OBJECTIVE To analyze and identify the exposed components in rats after oral administration of ellagic acid by ultra performance liquid chromatography-quadrupole-time of flight mass spectrometry(UPLC-Q-TOF-MS) technology, and to explore the mechanism of ellagic acid and its exposed components in the treatment of gastrointestinal bleeding(GIB) in combination with network pharmacology. METHODS The UPLC-Q-TOF-MS was applied to detect metabolites in rats after oral administration of ellagic acid. The PharmMapper and SwissTargetPrediction database were used to predict the potential targets of the ingredients. And GIB disease-related targets were obtained from GeneCards, OMIM, and DRUGBANK database. The drug-disease common target genes were uploaded to STRING 11.0 for the construction of the protein-protein interaction(PPI) network. To obtain the core targets, CytoScape 3.8.2 was used to visualize and analyze the PPI network. The gene ontology(GO) analysis and Kyoto encyclopedia of genes and genomes(KEGG) pathway enrichment analysis were performed on the common targets by Metascape. The component-target-pathway network was constructed by CytoScape 3.8.2. Finally, AutoDockVina 1.1.2 software was used for molecular docking to verify the affinity of key components and core targets. RESULTS Based on UPLC-Q-TOF-MS analysis, the in vivo exposure components of ellagic acid were identified, including the prototype components of ellagic acid and 10 urolithins metabolites. Through network pharmacological prediction, 500 potential action targets were found, as well as 1 117 GIB related targets. SRC, PIK3R1, HRAS and others were the core targets from the PPI network. It was found that these components were mainly involved in signaling pathways such as PI3K-Akt signaling pathway, EGFR tyrosine kinase inhibitor resistance pathway, focal adhesion signaling pathway and others.
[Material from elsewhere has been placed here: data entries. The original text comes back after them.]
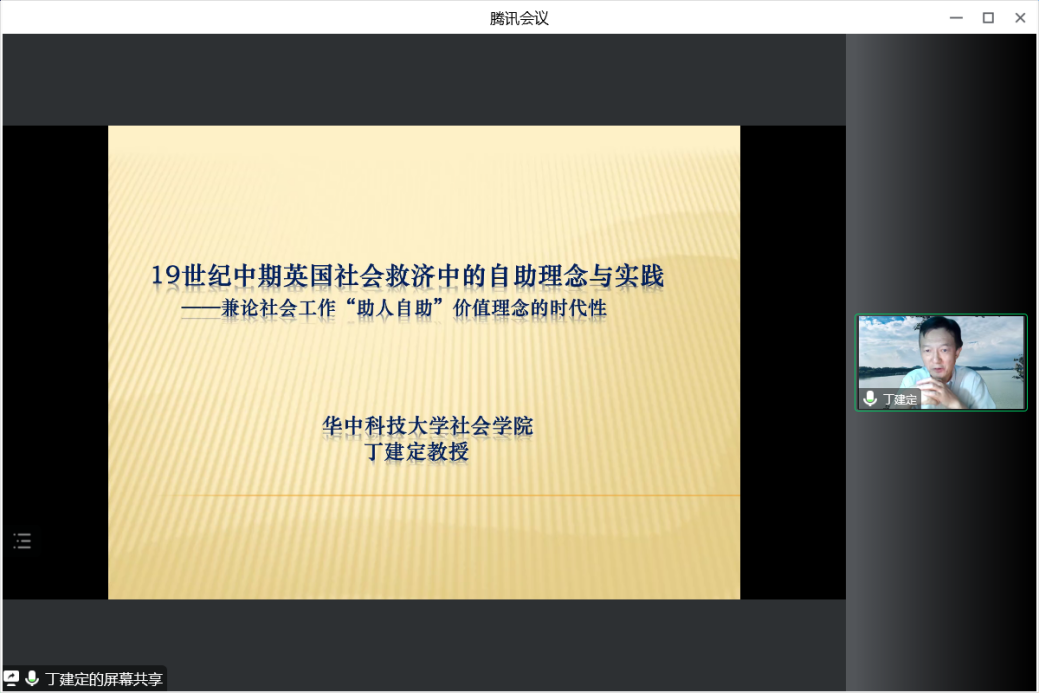 腾讯会议

19世纪中期英国社会救济中的自助理念与实践
——兼论社会工作“助人自助”价值理念的时代性

华中科技大学社会学院
丁建定教授

丁建定

丁建定的屏幕共享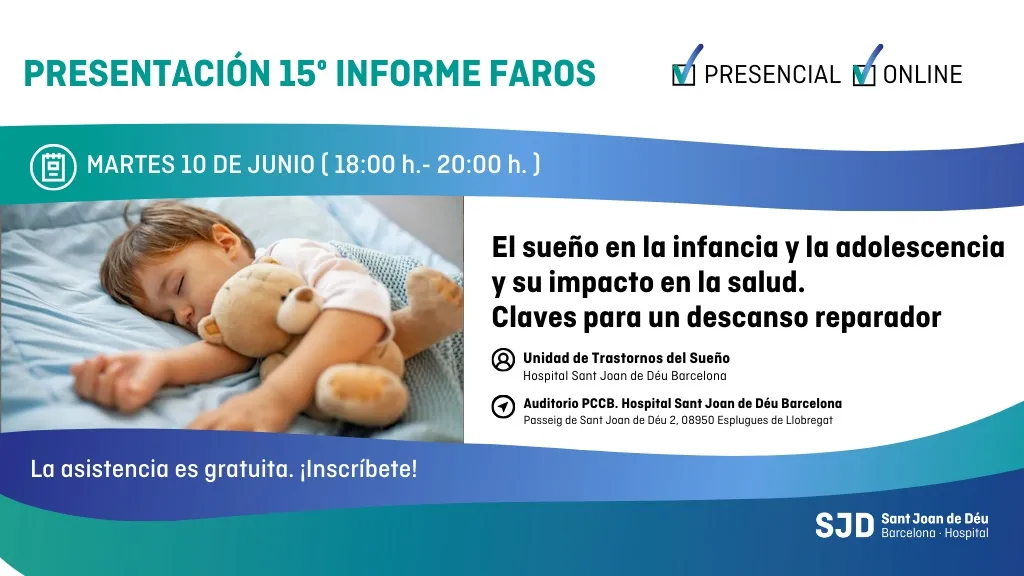 PRESENTACIÓN 15º INFORME FAROS

PRESENCIAL ONLINE

MARTES 10 DE JUNIO ( 18:00 h.- 20:00 h. )

El sueño en la infancia y la adolescencia y su impacto en la salud. Claves para un descanso reparador

Unidad de Trastornos del Sueño
Hospital Sant Joan de Déu Barcelona

Auditorio PCCB. Hospital Sant Joan de Déu Barcelona
Passeig de Sant Joan de Déu 2, 08950 Esplugues de Llobregat

La asistencia es gratuita. ¡Inscríbete!

SJD Sant Joan de Déu
Barcelona · Hospital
The GO analysis mainly involved in the regulation of kinase activity, protein serine/threonine/tyrosine kinase activity, protein phosphorylation and so on. Molecular docking results showed that 11 components could target to 6 core proteins. CONCLUSION This study suggests that ellagic acid and urolithins might exert hemostatic effects by reducing oxidative stress and inhibiting inflammatory responses, as well as provides a scientific basis for the material basis and mechanism of ellagic acid-related traditional Chinese medicine in the treatment of GIB.